Where p = cot x and Q = 4x cosec x

So, Integrating factor (I. F)

= $${e^{\int {pdx} }}$$

= $${e^{\int {\cot dx} }}$$

= $${e^{\ln \left| {\sin \,x} \right|}}$$

= sin x as $$x \in \left( {0,\pi } \right)$$

Solution of the differential equation is

y sin x = $$\int {} $$ 4x cosecx sinx dx + c

$$ \Rightarrow \,\,\,\,$$ y sinx = $$\int {4x\,dx\, + c} $$

$$ \Rightarrow \,\,\,\,$$ y sinx = 4.$${{{x^2}} \over 2} + c$$

$$ \Rightarrow \,\,\,\,$$ y sinx = 2x² + c . . . . . (1)

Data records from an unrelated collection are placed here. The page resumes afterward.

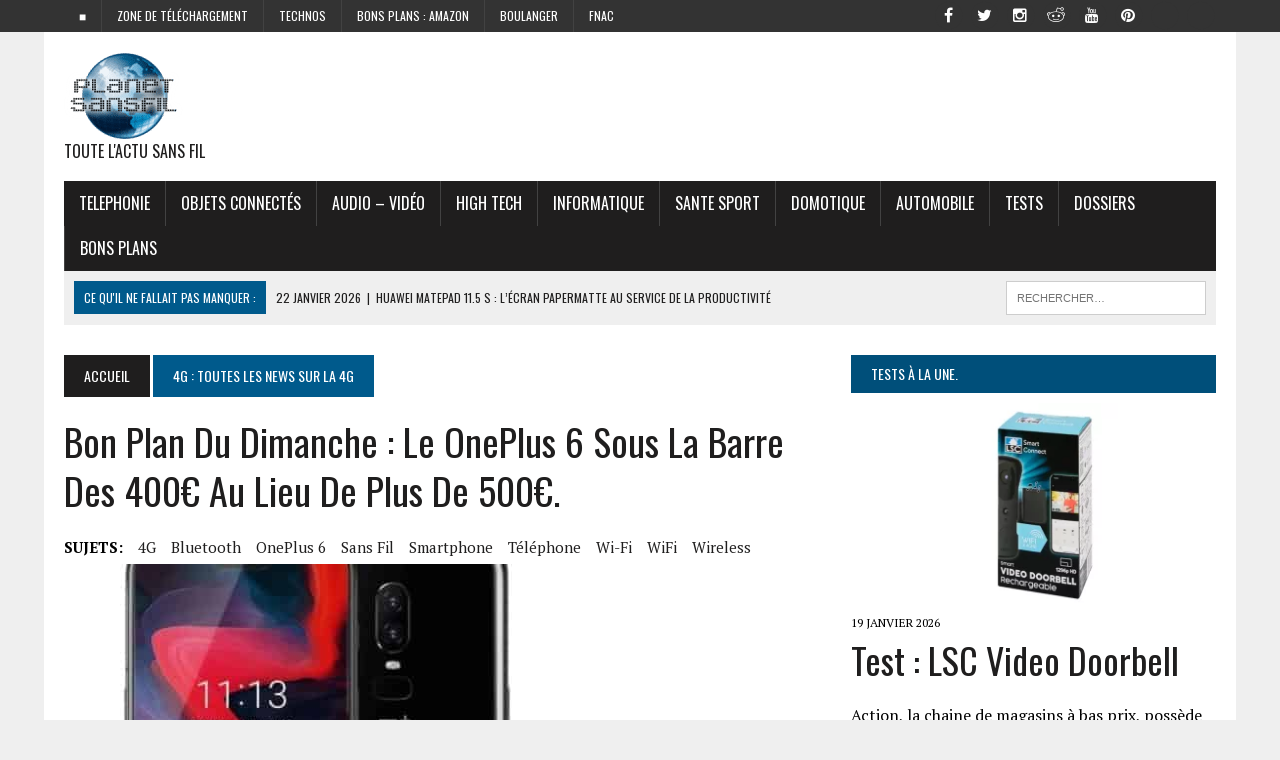

--- FILE ---
content_type: text/html; charset=utf-8
request_url: https://www.google.com/recaptcha/api2/aframe
body_size: 266
content:
<!DOCTYPE HTML><html><head><meta http-equiv="content-type" content="text/html; charset=UTF-8"></head><body><script nonce="-gbbMRvbfYJ0tBnFDNS8eg">/** Anti-fraud and anti-abuse applications only. See google.com/recaptcha */ try{var clients={'sodar':'https://pagead2.googlesyndication.com/pagead/sodar?'};window.addEventListener("message",function(a){try{if(a.source===window.parent){var b=JSON.parse(a.data);var c=clients[b['id']];if(c){var d=document.createElement('img');d.src=c+b['params']+'&rc='+(localStorage.getItem("rc::a")?sessionStorage.getItem("rc::b"):"");window.document.body.appendChild(d);sessionStorage.setItem("rc::e",parseInt(sessionStorage.getItem("rc::e")||0)+1);localStorage.setItem("rc::h",'1769259591235');}}}catch(b){}});window.parent.postMessage("_grecaptcha_ready", "*");}catch(b){}</script></body></html>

Given that, $$y\left( {{\pi \over 2}} \right) = 0$$

$$\therefore\,\,\,$$ x = $$y\left( {{\pi \over 2}} \right) = 0$$ and y = 0

Put this x = $${\pi \over 2}$$ and y = 0 at equation (1)

0.1 = 2. $$\left( {{\pi \over 2}} \right)$$² + c

$$ \Rightarrow \,\,\,$$ c =$$ - {{{\pi ^2}} \over 2}$$

So, differential equation is

y sin x = 2x² $$-$$ $${{{\pi ^2}} \over 2}\,\,.....(2)$$

Now we have to find y $$\left( {{\pi \over 6}} \right).$$

So, put x = $${{\pi \over 6}}$$ at equation (2)

y . sin $${{\pi \over 6}}$$ = 2 $${\left( {{\pi \over 6}} \right)^2} - {{{\pi ^2}} \over 2}$$

$$ \Rightarrow \,\,\,\,\,\,\,y.{1 \over 2}$$ = 2. $${{{\pi ^2}} \over {36}} - {{{\pi ^2}} \over 2}$$

$$ \Rightarrow \,\,\,\,\,{y \over 2} = {{{\pi ^2}} \over {18}} - {{{\pi ^2}} \over 2}$$

$$ \Rightarrow \,\,\,\,{y \over 2} = {{{\pi ^2} - 9{\pi ^2}} \over {18}}$$

$$ \Rightarrow \,\,\,\,\,y = - {{8{\pi ^2}} \over 9}$$